Judge # 3 -- My intestines are now a straight pipe filled with gaseous, sulfuric flames. I shit myself when I farted and I'm worried it will eat through the chair. No one seems inclined to stand behind me except that slut Sally. She must be kinkier than I thought. Can't feel my lips anymore. I need to wipe my arse with a snow cone.
Chili # 7 : Susan's Screaming Sensation Chili
Judge # 1 -- A mediocre chili with too much reliance on canned peppers.
Judge # 2 -- tastes as if the chef literally threw in a can of chili peppers at the last moment. I should take note that I am worried about Judge # 3. He appears to be in a bit of distress as he is cursing uncontrollably.
Judge # 3 -- You could put a grenade in my mouth, pull the pin, and I wouldn't feel a thing. I've lost sight in one eye, and the world sounds like it is made of rushing water. My shirt is covered with chili which slid unnoticed out of my mouth. My pants are full of lava-like shit to match my shirt. At least during the autopsy, they'll know what killed me. I've decided to stop breathing, it's too painful. Screw it, I'm not getting any oxygen anyway. If I need air, I'll just suck it in through the 4- inch hole in my stomach.

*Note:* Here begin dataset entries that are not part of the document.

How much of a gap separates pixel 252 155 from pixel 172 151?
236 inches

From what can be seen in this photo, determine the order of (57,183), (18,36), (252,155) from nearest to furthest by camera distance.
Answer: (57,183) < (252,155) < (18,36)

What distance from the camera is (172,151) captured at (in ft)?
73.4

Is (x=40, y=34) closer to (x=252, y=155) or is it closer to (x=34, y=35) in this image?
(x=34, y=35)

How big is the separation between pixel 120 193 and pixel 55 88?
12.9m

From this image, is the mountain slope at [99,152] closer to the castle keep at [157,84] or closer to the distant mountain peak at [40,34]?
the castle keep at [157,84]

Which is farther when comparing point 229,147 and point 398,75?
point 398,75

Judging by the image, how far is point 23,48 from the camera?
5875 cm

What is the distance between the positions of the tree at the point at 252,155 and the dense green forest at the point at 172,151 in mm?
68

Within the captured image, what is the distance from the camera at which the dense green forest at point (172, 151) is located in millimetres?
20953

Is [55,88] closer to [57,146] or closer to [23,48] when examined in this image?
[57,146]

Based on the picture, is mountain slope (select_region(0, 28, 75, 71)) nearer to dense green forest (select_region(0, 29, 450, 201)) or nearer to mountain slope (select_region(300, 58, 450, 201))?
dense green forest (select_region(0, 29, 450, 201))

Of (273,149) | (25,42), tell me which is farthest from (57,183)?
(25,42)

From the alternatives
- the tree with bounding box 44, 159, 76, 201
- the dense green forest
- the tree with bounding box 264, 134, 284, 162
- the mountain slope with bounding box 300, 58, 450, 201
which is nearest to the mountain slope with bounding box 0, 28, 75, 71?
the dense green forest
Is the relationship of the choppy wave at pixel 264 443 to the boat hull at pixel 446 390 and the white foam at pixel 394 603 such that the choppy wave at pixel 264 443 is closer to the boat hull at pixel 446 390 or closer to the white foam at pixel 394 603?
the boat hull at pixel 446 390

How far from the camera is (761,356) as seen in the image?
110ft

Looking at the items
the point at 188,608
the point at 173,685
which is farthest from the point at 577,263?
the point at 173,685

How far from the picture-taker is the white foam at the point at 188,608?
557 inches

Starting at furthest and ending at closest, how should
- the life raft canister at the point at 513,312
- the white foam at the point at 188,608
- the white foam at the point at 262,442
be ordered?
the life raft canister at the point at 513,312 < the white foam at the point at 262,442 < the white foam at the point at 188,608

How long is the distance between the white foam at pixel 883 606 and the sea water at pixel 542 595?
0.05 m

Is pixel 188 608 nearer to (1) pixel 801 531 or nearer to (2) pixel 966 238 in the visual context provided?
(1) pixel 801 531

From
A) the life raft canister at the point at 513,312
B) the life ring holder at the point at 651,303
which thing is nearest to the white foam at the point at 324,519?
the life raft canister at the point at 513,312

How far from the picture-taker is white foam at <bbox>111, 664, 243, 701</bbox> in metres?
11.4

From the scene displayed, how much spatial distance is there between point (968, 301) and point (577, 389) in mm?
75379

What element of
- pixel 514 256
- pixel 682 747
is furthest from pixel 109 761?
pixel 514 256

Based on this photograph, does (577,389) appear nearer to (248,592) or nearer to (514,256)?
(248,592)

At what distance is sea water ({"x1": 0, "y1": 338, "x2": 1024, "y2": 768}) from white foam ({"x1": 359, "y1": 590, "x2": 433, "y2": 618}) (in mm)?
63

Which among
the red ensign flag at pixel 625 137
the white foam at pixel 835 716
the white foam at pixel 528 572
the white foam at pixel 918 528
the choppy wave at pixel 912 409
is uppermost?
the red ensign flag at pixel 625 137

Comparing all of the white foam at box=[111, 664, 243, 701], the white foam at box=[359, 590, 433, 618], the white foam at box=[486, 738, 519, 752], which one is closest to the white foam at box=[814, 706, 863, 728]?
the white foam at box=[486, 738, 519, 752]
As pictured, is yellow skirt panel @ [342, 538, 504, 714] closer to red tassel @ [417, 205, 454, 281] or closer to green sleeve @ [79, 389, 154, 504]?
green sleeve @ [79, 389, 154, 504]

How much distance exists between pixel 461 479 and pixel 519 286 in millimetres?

Chili #8 : Tommy's Toe-Nail Curling Chili
Judge # 1 -- The perfect ending, this is a nice blend chili. Not too bold but spicy enough to declare its existence.
Judge # 2 -- This final entry is a good, balanced chili. Neither mild nor hot. Sorry to see that most of it was lost when Judge # 3 passed out, fell over and pulled the chili pot down on top of himself. Not sure if he's going to make it. Poor dude, wonder how he'd have reacted to really hot chili.